“Product Management in Practice” by Matt LeMay, 2nd edition

product management book

This book was a recommendation from an AutoScout24 colleague, who attended the Mind the Product conference in 2022 in Hamburg. It has a fair amount of high-level general advice, like that “best practices” bring the false promise of fairy-tale results (p.104), talking to your users is a skill that takes time and makes you a better Product Manager [PM] (p. 89) and that every decision is a trade-off (p. 184).

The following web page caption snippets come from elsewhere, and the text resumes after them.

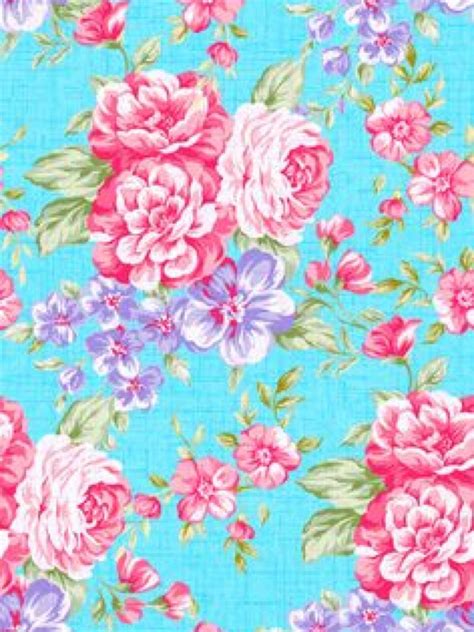 [44+] Wallpaper Pink and Blue Flowers on WallpaperSafari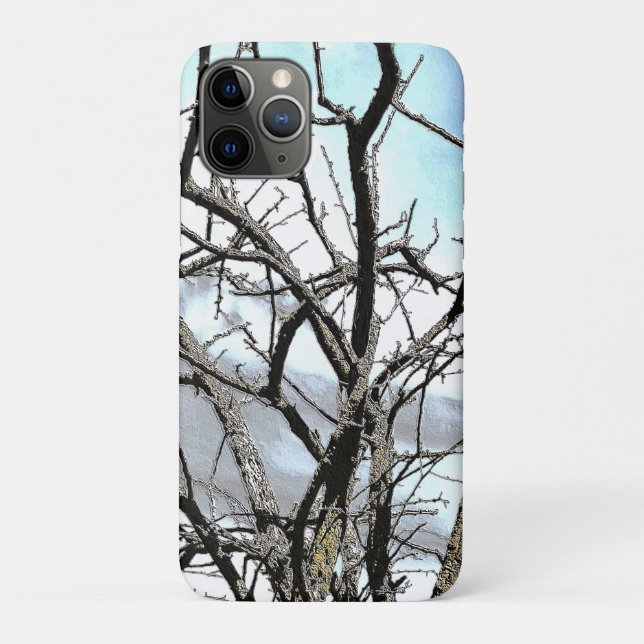 COQUES Case-Mate iPhone ARBRES D'HIVER (Dos)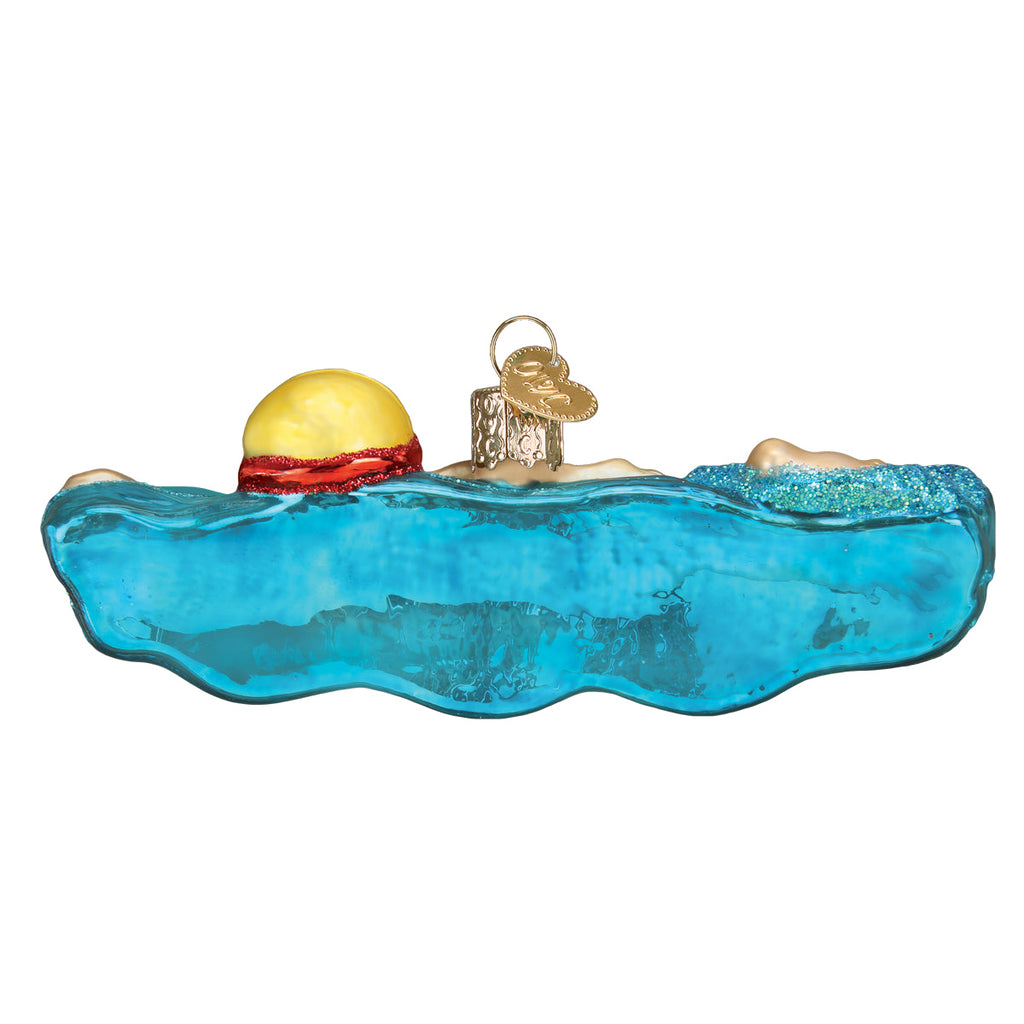 Swimming Ornament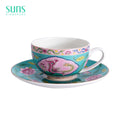 Blossom Prosperity - Cup and Saucer (Green)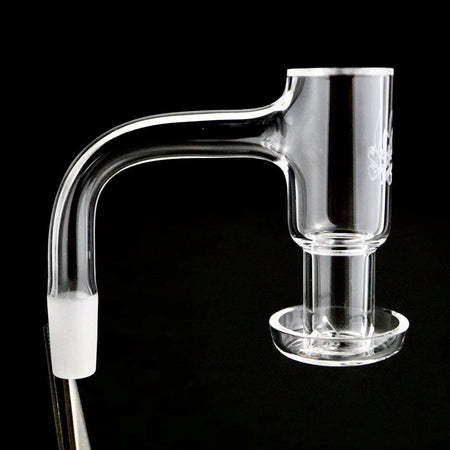 Campfire Quartz V2 Slurper quartz banger for enhanced flavor and vaporization in dabbing.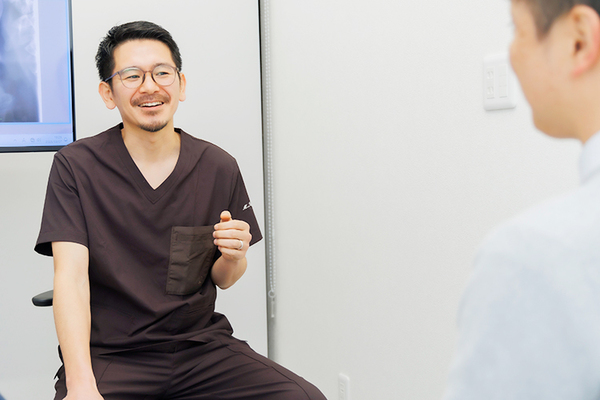 いのこ歯科 わかりやすい説明を行っており相談もしやすい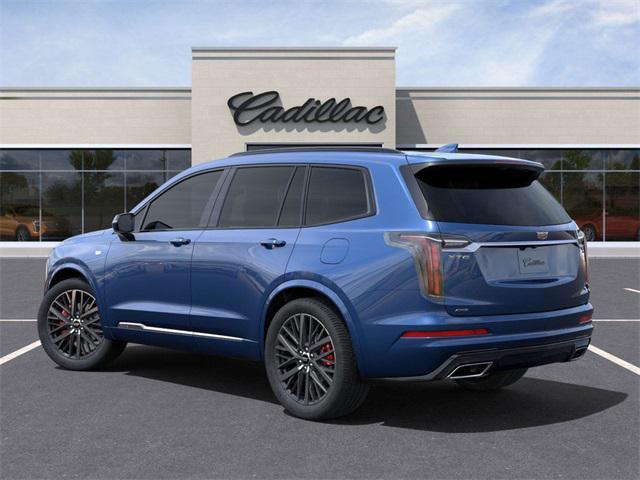 new 2025 Cadillac XT6 car, priced at $62,715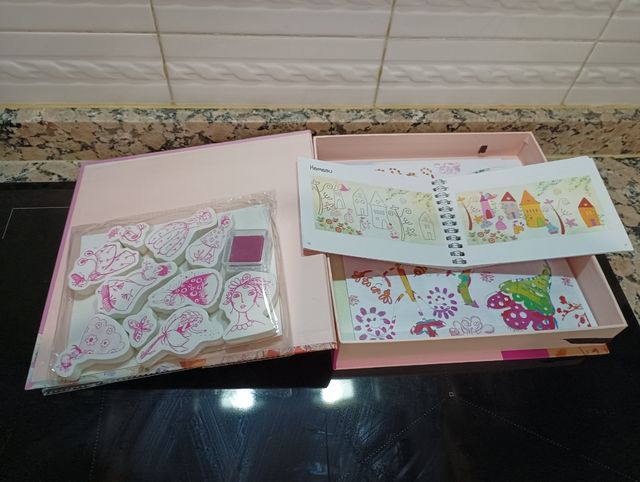 Libro princesas. 6-10 años.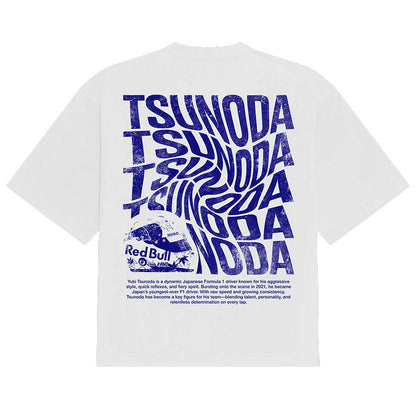 Tsunoda Swirl-T-Shirt
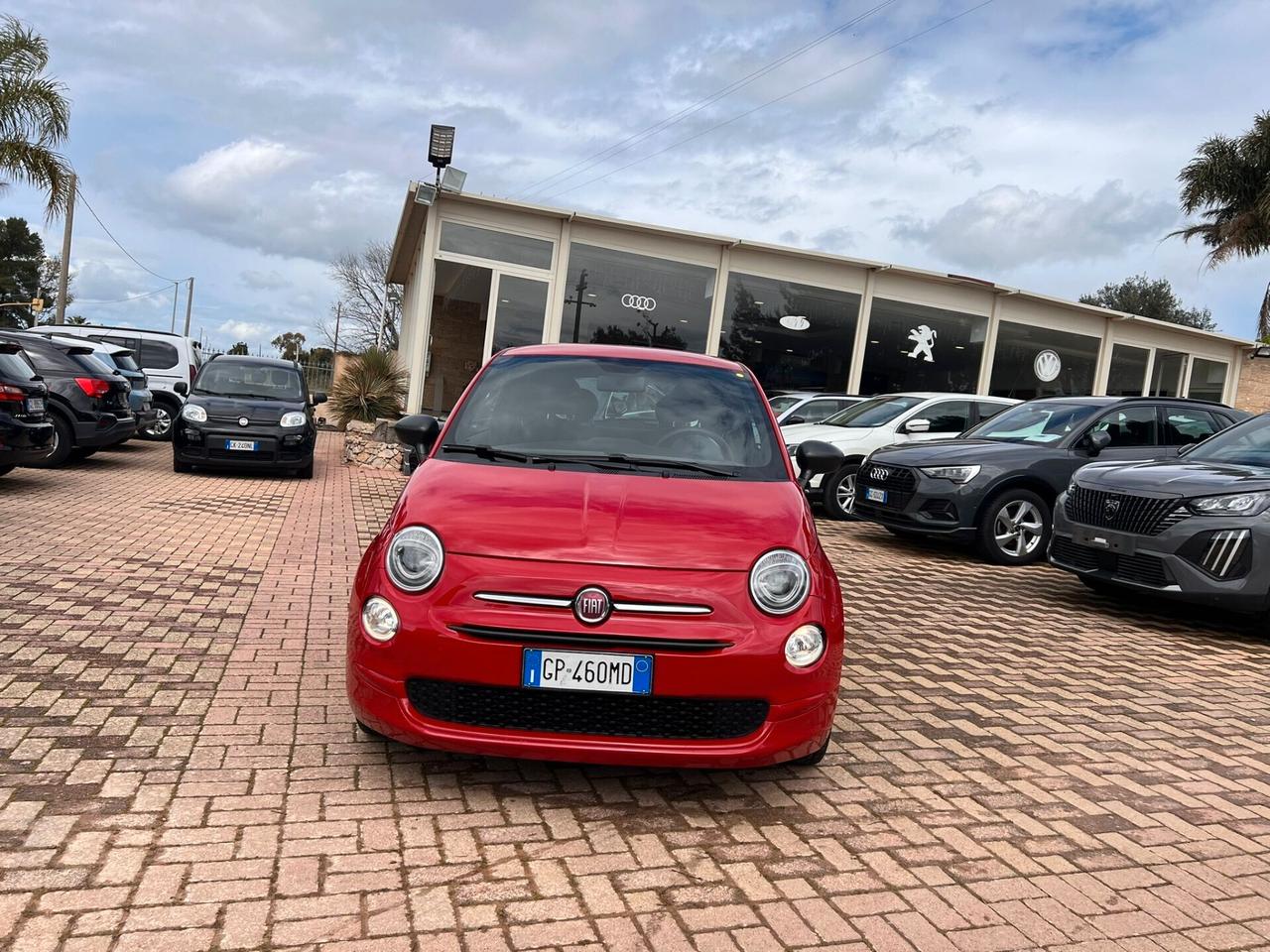 Fiat 500 1.0 Hybrid Red
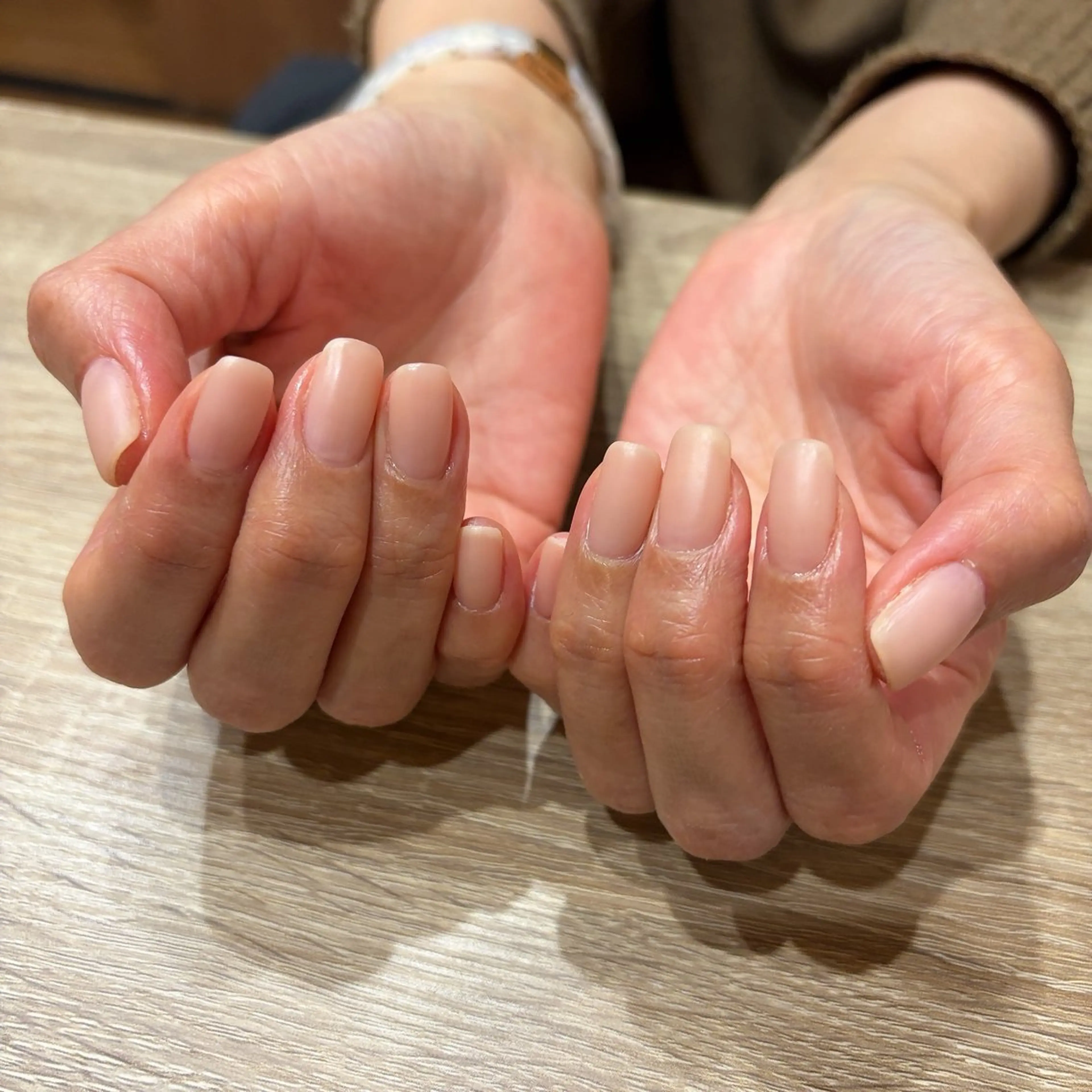 ネイル マットネイル ハンドネイル liberté所属・liberté🫧 新小岩のネイルデザイン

On the other hand, it gives a great overview of the PM CORE – communication, organization, research and execution – competences (p.17), clarifies the meaning of fancy words like product strategy (p.161) and is full of great communication (p.105) and work-from-home tips (p.202). “Product Management in Practice: A Practical, Tactical Guide For Your Fist Day and Every Day After” is a nice read that for sure is worth your time and money.

What was great

You get plenty of real-life examples from other PMs in different industries and career stages. In addition, you can find many articles, videos, newsletters directly cited within this book and even a further reading list (p. 251)

Every chapter of the book is independent and includes a summary with the quick advise at the end. That is, you can jump to specific topics that you are most interested about.

I would personally recommend checking out following chapters:

  1. The Art of Egregious Overcommunication
  2. The CORE skills of Product Management
  3. Vision, Mission, Objectives, Strategy, and Other Fancy Words
  4. “Data, Take the Wheel!”
  5. Try this at Home: The Trials and Tribulations of Remote Work In each one of them I found something that I did not know and found useful.

For example, using “Disagree and Commit” approach (p. 105) has already saved me a lot of time at work. I use it both in meetings as well as in email conversations. This approach is rather simple but powerful: instead of misinterpreting silence or a generic “looks fine” for a commitment, ask each stakeholder for an affirmative commitment.

In practice that can be rather uncomfortable – you have to ask each participant of the call one by one to commit on a decision to deliver implementation estimates by [date], or you have to add lines like these in the email to your VP of Product or Team Leads:

Please review and confirm if you’re committed to the proposed approach? If I won’t hear back from you by [date], I would assume that you have questions / concerns with the approach and reach out to you one more time.

At the same time you spot objections and problems early and start fixing them faster.

Conclusion

“Product Management in Practice” by Matt LeMay is a great addition to your PM bookshelf and actually helps you directly at work. While there are some general advice which you’ve likely heard before, author managed to add plenty of useful tips that will save you time and nerves.